Show em Nova Iorque, realidade em Genebra
Vários líderes mundiais proeminentes não conseguiram comparecer à Assembléia Geral da ONU deste ano, que começou na terça-feira. Devido à tensão crescente com o governo dos EUA, o presidente chinês Xi Jinping tomou a decisão de última hora de enviar um vídeo pré-gravado, enquanto o presidente russo Vladimir Putin enviou seu ministro das Relações Exteriores, Sergey Lavrov, a Nova York. O presidente francês Emmanuel Macron não fez uma aparição nem enviou uma mensagem em vídeo, alegadamente em uma exibição de descontentamento nos Estados Unidos sobre o acordo secreto de Washington com a Austrália. Entretanto, o presidente turco Recep Tayyip Erdoğan juntamente a 200 empresários desembarcaram em Nova York e se dirigiram à Assembléia Geral no primeiro dia em meio a desacordos com a administração do presidente americano Joe Biden.

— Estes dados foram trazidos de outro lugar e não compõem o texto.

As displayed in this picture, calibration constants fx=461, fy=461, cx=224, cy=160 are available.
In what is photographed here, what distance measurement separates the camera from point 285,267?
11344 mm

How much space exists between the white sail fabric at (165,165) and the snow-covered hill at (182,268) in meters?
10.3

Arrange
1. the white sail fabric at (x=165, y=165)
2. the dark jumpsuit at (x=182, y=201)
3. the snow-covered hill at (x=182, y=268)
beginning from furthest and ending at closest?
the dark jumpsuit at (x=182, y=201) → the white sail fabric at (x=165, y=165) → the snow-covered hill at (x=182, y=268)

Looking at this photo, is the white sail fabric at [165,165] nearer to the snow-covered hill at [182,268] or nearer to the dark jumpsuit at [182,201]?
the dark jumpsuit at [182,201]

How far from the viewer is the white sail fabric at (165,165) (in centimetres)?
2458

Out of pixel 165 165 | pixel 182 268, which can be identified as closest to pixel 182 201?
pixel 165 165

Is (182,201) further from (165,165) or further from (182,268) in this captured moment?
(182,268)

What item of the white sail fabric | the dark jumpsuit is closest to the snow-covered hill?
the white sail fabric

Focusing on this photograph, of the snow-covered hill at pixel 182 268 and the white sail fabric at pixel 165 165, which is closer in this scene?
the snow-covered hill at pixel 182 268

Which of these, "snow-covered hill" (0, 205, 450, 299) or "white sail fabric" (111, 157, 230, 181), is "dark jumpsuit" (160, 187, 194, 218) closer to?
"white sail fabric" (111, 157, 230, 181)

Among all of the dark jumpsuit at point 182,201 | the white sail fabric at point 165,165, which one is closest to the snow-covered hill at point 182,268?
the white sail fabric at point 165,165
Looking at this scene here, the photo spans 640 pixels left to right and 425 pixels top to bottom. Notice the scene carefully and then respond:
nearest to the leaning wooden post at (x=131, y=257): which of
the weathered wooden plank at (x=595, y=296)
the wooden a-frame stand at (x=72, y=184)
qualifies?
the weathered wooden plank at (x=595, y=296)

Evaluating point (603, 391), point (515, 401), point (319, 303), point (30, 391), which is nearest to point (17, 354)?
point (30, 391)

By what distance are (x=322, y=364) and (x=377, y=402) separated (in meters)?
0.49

Sua saúde e seu país em meio à turbulência econômica, não obstante, Erdoğan veio bem preparado para fazer um show durante sua visita a Nova York. Ele começou apresentando seu livro recém lançado, “Daha Adil Bir Dünya Mümkün” (Um mundo mais justo é possível), em uma coletiva de imprensa no aeroporto de Istambul antes de voar para Nova York. Ele então cortou a fita na Casa Turca de estilo arquitetônico do Império Seljuk (também chamada de Türkevi Center), um arranha-céu high-tech de 35 andares diretamente em frente às Nações Unidas que servirá como a sede da missão permanente da Turquia na ONU e seu consulado geral em Nova York.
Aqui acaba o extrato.